Does the description disclose side effects, auth requirements, rate limits, or destructive behavior?

With no annotations provided, the description carries the full burden of behavioral disclosure. It only states the action ('Fuzzy Search') without details on permissions, rate limits, error handling, or what 'fuzzy' entails (e.g., partial matches, typos). This leaves significant gaps for a search tool.

Agents need to know what a tool does to the world before calling it. Descriptions should go beyond structured annotations to explain consequences.

Conciseness5/5

Is the description appropriately sized, front-loaded, and free of redundancy?

The description is a single, efficient sentence with zero waste. It is appropriately sized and front-loaded, clearly stating the tool's purpose without unnecessary elaboration.

Shorter descriptions cost fewer tokens and are easier for agents to parse. Every sentence should earn its place.

Completeness2/5

Given the tool's complexity, does the description cover enough for an agent to succeed on first attempt?

Given the complexity of a search tool with no annotations and no output schema, the description is incomplete. It lacks details on behavioral traits (e.g., how 'fuzzy' works, return format) and doesn't compensate for the absence of structured data, making it inadequate for full agent understanding.

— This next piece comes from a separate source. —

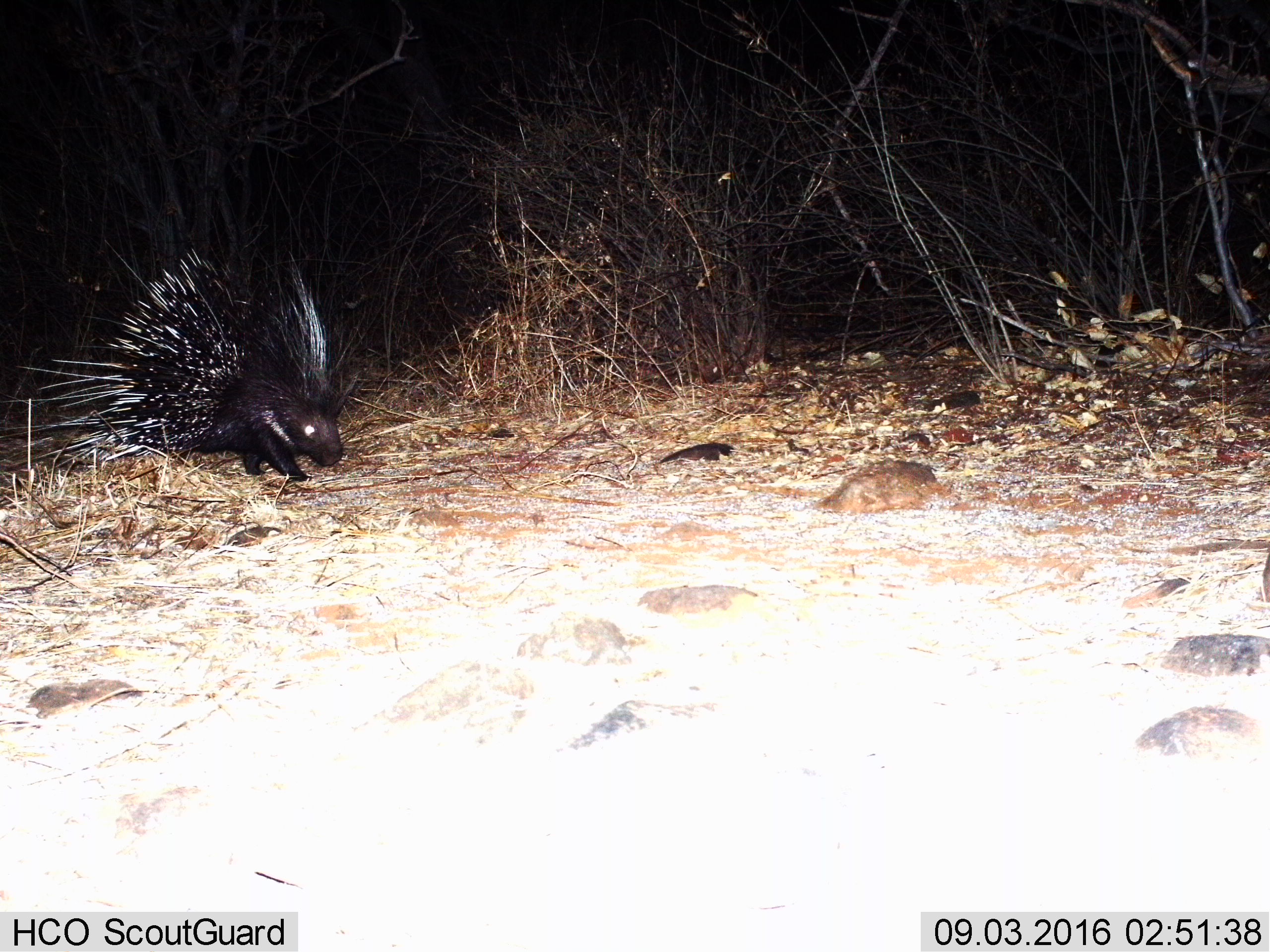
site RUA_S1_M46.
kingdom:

Complex tools with many parameters or behaviors need more documentation. Simple tools need less. This dimension scales expectations accordingly.

Parameters3/5

Does the description clarify parameter syntax, constraints, interactions, or defaults beyond what the schema provides?

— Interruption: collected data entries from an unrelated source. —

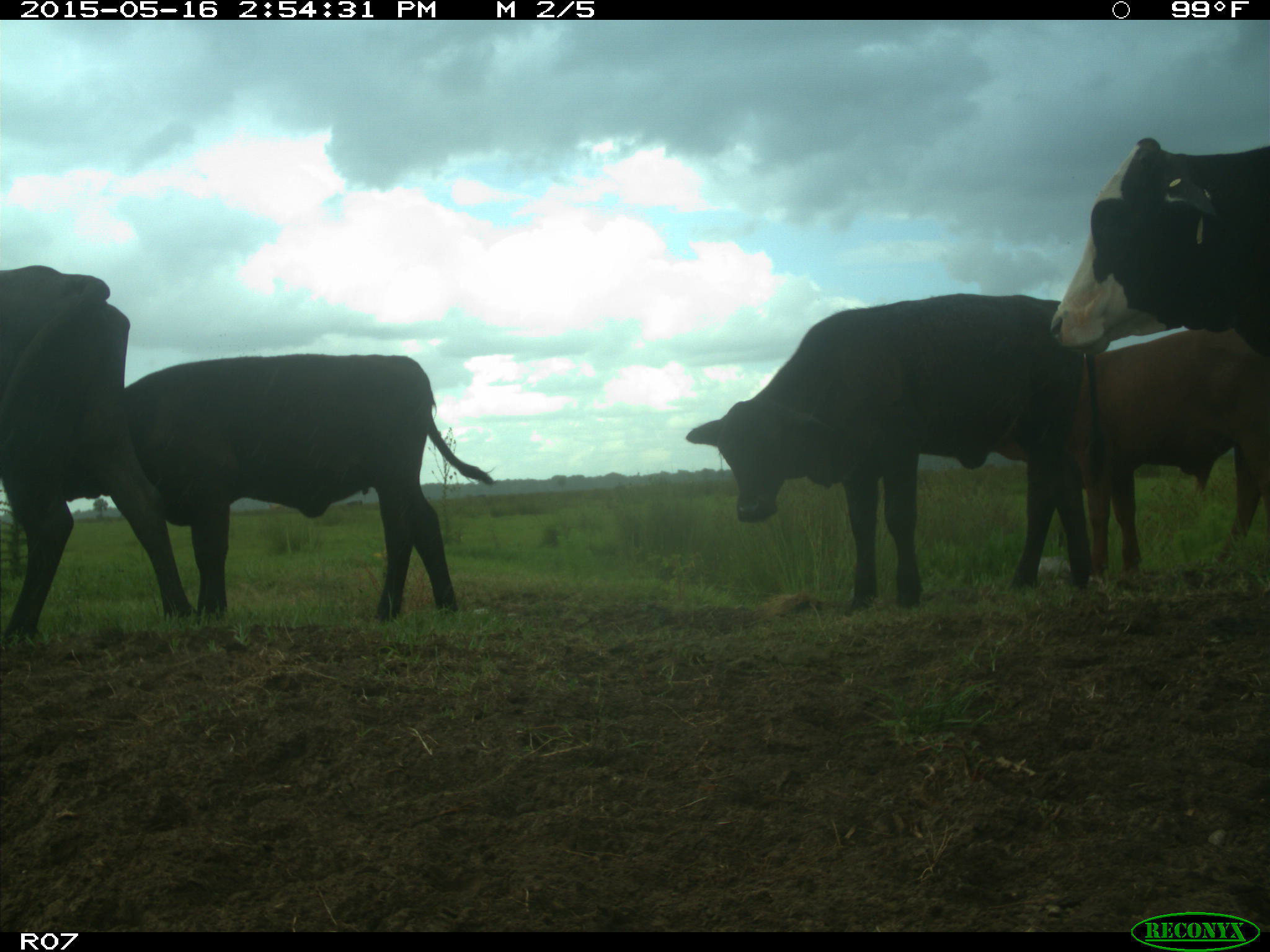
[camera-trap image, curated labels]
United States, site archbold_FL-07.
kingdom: Animalia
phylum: Chordata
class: Mammalia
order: Artiodactyla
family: Bovidae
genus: Bos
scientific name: Bos taurus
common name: domestic cow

The schema description coverage is 100%, so the schema already documents both parameters ('query' and 'limit') adequately. The description adds no additional meaning beyond implying 'category name' for the query, which is minimal value. Baseline 3 is appropriate as the schema does the heavy lifting.

Input schemas describe structure but not intent. Descriptions should explain non-obvious parameter relationships and valid value ranges.

Purpose4/5

Does the description clearly state what the tool does and how it differs from similar tools?

The description clearly states the verb ('Fuzzy Search') and resource ('icon categories by category name'), making the purpose specific and understandable. However, it doesn't explicitly differentiate from sibling tools like 'search_categories' or 'list_all_categories', which prevents a perfect score.

Agents choose between tools based on descriptions. A clear purpose with a specific verb and resource helps agents select the right tool.

Usage Guidelines2/5

Does the description explain when to use this tool, when not to, or what alternatives exist?

The description provides no guidance on when to use this tool versus alternatives like 'search_categories' or 'list_all_categories'. There is no mention of context, prerequisites, or exclusions, leaving the agent without usage direction.

Agents often have multiple tools that could apply. Explicit usage guidance like "use X instead of Y when Z" prevents misuse.